You are viewing a plain text version of this content. The canonical link for it is here.

Posted to user@cassandra.apache.org by Mohit Anchlia <mo...@gmail.com> on 2013/08/03 00:28:27 UTC

Automated Repair on multiple nodes

We currently run automated repairs sequentially on all the nodes. However,
as we grow the cluster we now need to run repair on multiple nodes in
parallel to be able to finish it withing gcgrace seconds. Before I write
the script I was wondering if somebody already has a tool or a script that
figures out nodes that we can safely run repairs on in parallel. For
instance we wouldn't run repair on replica nodes in parallel.

Re: Automated Repair on multiple nodes

Posted by Robert Coli <rc...@eventbrite.com>.

On Fri, Aug 2, 2013 at 3:28 PM, Mohit Anchlia <mo...@gmail.com>wrote:

> We currently run automated repairs sequentially on all the nodes. However,
> as we grow the cluster we now need to run repair on multiple nodes in
> parallel to be able to finish it withing gcgrace seconds.

- _INFORMATION PROVIDED_
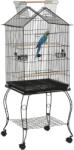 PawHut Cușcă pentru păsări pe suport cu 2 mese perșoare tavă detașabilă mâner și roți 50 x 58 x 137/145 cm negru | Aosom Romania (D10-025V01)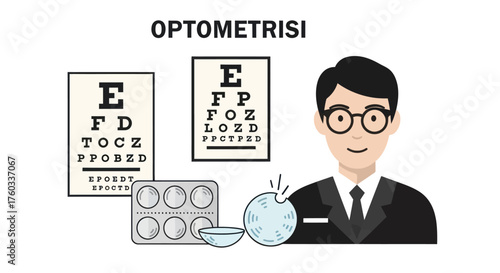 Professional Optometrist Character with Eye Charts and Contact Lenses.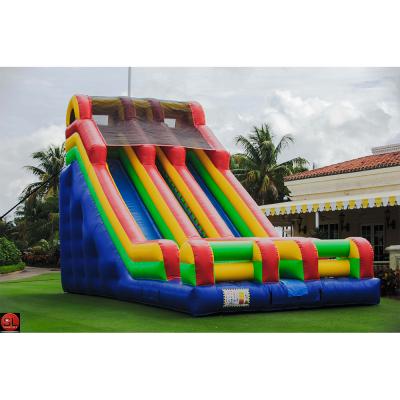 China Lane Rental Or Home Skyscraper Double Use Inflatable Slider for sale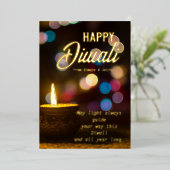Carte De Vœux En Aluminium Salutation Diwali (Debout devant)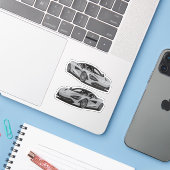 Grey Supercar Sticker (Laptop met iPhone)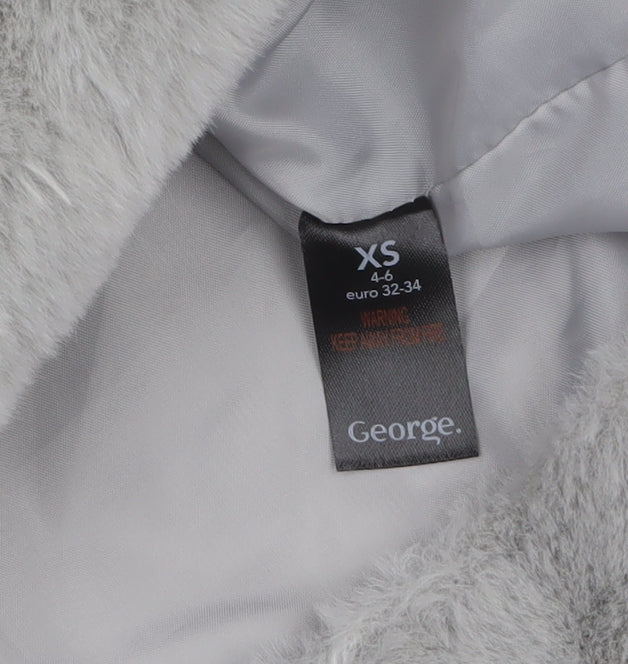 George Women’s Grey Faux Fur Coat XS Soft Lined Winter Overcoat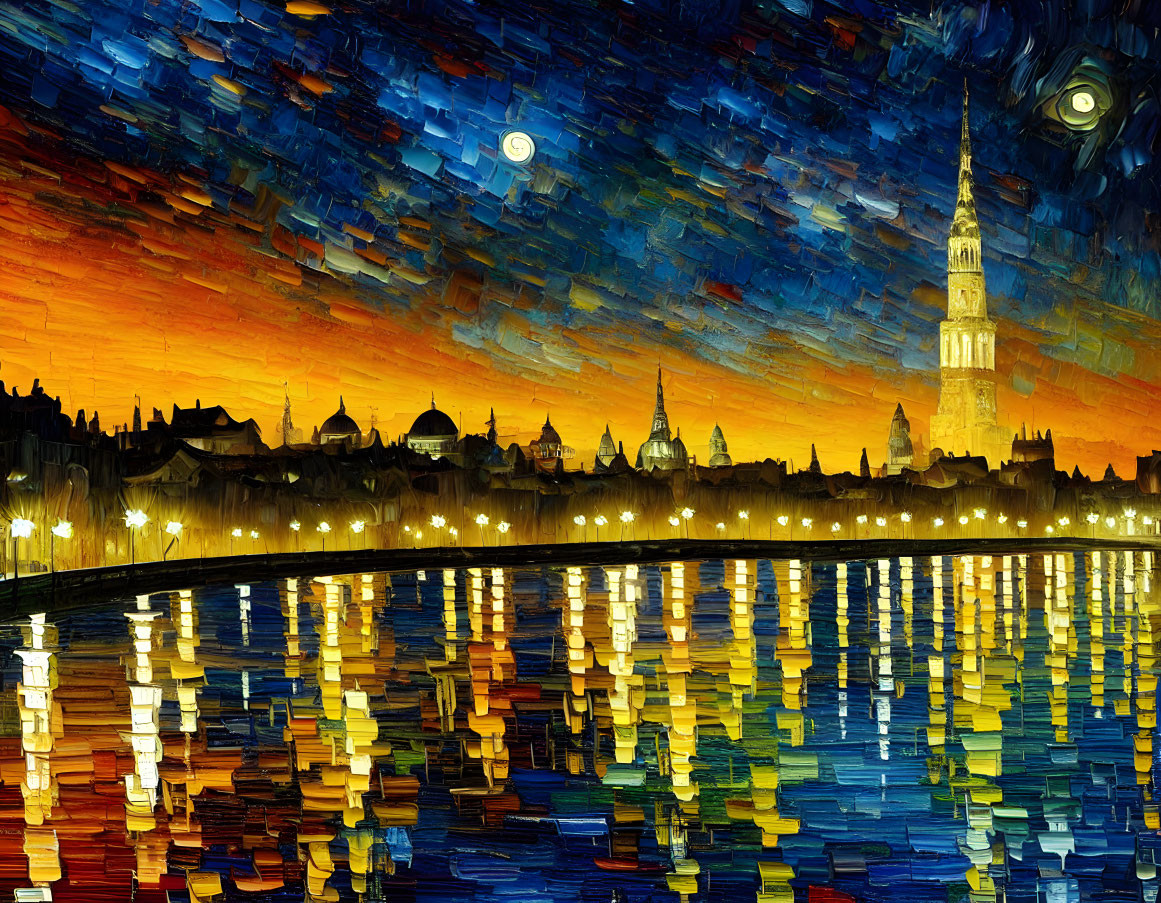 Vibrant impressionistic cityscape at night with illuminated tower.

---

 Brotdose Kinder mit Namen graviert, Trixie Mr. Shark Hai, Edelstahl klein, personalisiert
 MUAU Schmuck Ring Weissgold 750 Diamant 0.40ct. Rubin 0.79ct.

- _WORK ITEM A_
Write out the repair thread from "Posted to user@cassandra.apache.org" to "Robert Coli <rc...@eventbrite.com>.", switching "cluster" to "ring".
- _WORK ITEM B_
Carry the repair thread on past the last sentence it shows.
The listing comes from a different source than the repair thread.

- _RESPONSE AREA A_
Posted to user@cassandra.apache.org by Mohit Anchlia <mo...@gmail.com> on 2013/08/03 00:28:27 UTC

Automated Repair on multiple nodes

We currently run automated repairs sequentially on all the nodes. However,
as we grow the ring we now need to run repair on multiple nodes in
parallel to be able to finish it withing gcgrace seconds. Before I write
the script I was wondering if somebody already has a tool or a script that
figures out nodes that we can safely run repairs on in parallel. For
instance we wouldn't run repair on replica nodes in parallel.

Re: Automated Repair on multiple nodes

Posted by Robert Coli <rc...@eventbrite.com>.

- _RESPONSE AREA B_
>
Or you could just increase gc_grace_seconds from the arbitrary and IMO
unreasonably low default of 10 days.

> Before I write the script I was wondering if somebody already has a tool
> or a script that figures out nodes that we can safely run repairs on in
> parallel. For instance we wouldn't run repair on replica nodes in parallel.
>
This will only really work with non-virtual nodes, if you repair
hardware-node-wide. With 256 virtual nodes per node, your repair overhead
will also be evenly distributed.

Someone has probably written the script, but if I were you I would consider
whether you really want to monitor N/RF fragile and independent repair
sessions simultaneously before using such a script.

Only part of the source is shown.